ЗАДАНИЯ:
**a.** Перепишите из воспоминаний о Мартемьянове весь кусок, начиная с «Основатель Лаборатории машинного» и до «в сторону иную.» включительно.
**b.** Изложите абзац из воспоминаний о Мартемьянове, который начинается словами «Юра был невысокого роста», коротким списком и сохраните его главные факты.

ОТРЫВОК СО СТРАНИЦЫ:

◆ ◆ ◆ ◆ ◆ ◆ ◆

(Памяти Ю. С. Мартемьянова, 1930-2003)
А. К. Жолковский
С Юрой Мартемьяновым меня связывает та часть жизни, которая называется “Лаборатория”, – полтора десятка лет научной молодости (1959-1974).
Основатель Лаборатории машинного перевода МГПИИЯ им. Мориса Тореза В. Ю. Розенцвейг взял в нее троих юнцов с университетской скамьи (Нину Леонтьеву, меня и Щеглова) и одного сотрудника постарше – кандидата наук Ю. С. Мартемьянова. Юра, таким образом, успел хлебнуть “традиционной лингвистики” и в новом тогда структурализме являлся неофитом, который был встречным послан в сторону иную.
Юра был невысокого роста, молчаливый, старшинства своего никак не обнаруживал, и за весь наш долгий совместный опыт я не припомню ни одной хотя бы маленькой размолвки (а ссориться я умею, да и времена бывали разные). Напрашивающегося слова “скромный” употребить, однако, не хочется (разве что в смысле “в быту скромен”, как писалось в характеристиках для поездки за границу), потому что Юра был честолюбив, убежден в своей научной миссии и этого не скрывал.
Как многие тогда, он разработал собственный вариант Теории Всего. В моем скандальном “Who Is Who in Structural Linguistics” (М.: “Красное словцо”, 1967. Машинопись. Изд. 1-е, 4 экз.; изд. 2-е, дополн. и озлобл., 4 экз.) про него было написано так:
“МАРТЕМЬЯНОВ – не читает чужих сочинений, боясь обнаружить в них плагиат из своих будущих работ, которых, однако, не пишет, имея в виду вскоре открыть то, из чего все остальное получится само”.
Ознакомившись с этим лексикографическим опусом (в Лаборатории все превращалось в словарные статьи), Юра только улыбнулся.

◆ ◆ ◆ ◆ ◆ ◆ ◆

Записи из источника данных
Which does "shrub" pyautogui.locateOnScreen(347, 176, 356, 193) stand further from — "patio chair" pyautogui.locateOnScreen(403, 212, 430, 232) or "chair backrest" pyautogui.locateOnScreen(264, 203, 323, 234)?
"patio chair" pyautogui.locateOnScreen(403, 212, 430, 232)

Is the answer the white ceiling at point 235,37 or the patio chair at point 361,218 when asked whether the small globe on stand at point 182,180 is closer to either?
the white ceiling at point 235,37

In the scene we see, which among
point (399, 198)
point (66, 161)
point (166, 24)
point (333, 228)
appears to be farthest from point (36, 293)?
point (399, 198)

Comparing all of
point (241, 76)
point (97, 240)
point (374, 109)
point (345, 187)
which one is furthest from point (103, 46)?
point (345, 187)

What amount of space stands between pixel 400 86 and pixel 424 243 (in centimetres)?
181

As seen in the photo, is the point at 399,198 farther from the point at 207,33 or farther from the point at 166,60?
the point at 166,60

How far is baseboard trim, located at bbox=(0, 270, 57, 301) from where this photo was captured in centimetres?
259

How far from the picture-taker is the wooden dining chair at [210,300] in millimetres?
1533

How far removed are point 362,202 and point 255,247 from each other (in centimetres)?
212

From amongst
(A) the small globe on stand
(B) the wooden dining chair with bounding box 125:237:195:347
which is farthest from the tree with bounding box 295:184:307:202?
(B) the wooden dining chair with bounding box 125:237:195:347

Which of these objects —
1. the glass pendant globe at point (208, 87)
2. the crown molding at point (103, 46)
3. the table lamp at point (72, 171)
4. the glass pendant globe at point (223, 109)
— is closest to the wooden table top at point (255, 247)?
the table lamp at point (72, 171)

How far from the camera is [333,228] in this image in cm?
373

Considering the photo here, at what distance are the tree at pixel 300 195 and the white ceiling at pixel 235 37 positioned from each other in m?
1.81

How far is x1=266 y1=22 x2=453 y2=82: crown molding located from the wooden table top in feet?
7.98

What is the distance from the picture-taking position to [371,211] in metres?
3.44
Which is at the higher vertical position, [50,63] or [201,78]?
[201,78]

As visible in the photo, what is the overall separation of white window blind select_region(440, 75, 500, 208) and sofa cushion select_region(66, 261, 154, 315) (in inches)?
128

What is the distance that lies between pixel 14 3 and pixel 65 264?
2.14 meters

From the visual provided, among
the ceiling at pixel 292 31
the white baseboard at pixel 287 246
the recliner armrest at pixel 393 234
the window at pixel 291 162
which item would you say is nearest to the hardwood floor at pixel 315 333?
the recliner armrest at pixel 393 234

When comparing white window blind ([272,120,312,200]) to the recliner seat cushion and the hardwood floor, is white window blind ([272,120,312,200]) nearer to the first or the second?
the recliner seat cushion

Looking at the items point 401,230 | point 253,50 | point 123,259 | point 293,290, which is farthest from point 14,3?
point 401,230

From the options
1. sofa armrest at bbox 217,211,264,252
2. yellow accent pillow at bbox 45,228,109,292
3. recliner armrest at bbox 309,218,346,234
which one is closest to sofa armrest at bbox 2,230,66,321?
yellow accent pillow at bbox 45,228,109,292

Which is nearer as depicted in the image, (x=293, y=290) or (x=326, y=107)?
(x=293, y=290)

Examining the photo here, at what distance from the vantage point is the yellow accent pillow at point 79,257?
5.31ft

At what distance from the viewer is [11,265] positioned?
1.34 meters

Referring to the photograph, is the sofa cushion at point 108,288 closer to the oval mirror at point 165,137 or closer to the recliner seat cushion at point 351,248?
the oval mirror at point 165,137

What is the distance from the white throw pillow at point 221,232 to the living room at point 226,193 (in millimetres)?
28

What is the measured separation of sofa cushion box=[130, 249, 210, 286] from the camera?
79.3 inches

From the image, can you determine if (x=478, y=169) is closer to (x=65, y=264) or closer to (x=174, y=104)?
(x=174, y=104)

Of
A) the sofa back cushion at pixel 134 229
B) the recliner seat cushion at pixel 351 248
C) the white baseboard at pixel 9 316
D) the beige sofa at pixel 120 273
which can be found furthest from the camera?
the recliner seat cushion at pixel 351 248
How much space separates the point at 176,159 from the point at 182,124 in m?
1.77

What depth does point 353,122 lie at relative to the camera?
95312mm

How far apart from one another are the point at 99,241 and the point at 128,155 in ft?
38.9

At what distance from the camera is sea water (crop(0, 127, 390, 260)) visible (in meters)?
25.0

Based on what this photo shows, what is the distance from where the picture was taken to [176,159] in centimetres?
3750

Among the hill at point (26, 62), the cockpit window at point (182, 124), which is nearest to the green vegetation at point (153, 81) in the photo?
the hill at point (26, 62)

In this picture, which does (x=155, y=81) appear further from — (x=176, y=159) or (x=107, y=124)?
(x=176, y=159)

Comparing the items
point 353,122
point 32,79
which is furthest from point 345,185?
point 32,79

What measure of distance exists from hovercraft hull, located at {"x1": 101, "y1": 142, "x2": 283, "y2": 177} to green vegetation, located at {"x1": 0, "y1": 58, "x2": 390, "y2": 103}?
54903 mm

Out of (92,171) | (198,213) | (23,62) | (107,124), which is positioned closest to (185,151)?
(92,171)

◆ ◆ ◆ ◆ ◆ ◆ ◆

ОТВЕТЫ К ЗАДАНИЯМ:
**a.**
Основатель Лаборатории машинного перевода МГПИИЯ им. Мориса Тореза В. Ю. Розенцвейг взял в нее троих юнцов с университетской скамьи (Нину Леонтьеву, меня и Щеглова) и одного сотрудника постарше – кандидата наук Ю. С. Мартемьянова. Юра, таким образом, успел хлебнуть “традиционной лингвистики” и в новом тогда структурализме являлся неофитом, который был встречным послан в сторону иную.

**b.**
- Юра был невысокого роста и молчалив.
- Своего старшинства он никак не показывал.
- За весь долгий совместный опыт у автора с ним не было ни одной, даже маленькой, размолвки, хотя автор ссориться умеет и времена бывали разные.
- Слово «скромный» автор к нему применять не хочет, разве что в смысле «в быту скромен».
- Юра был честолюбив, убежден в своей научной миссии и этого не скрывал.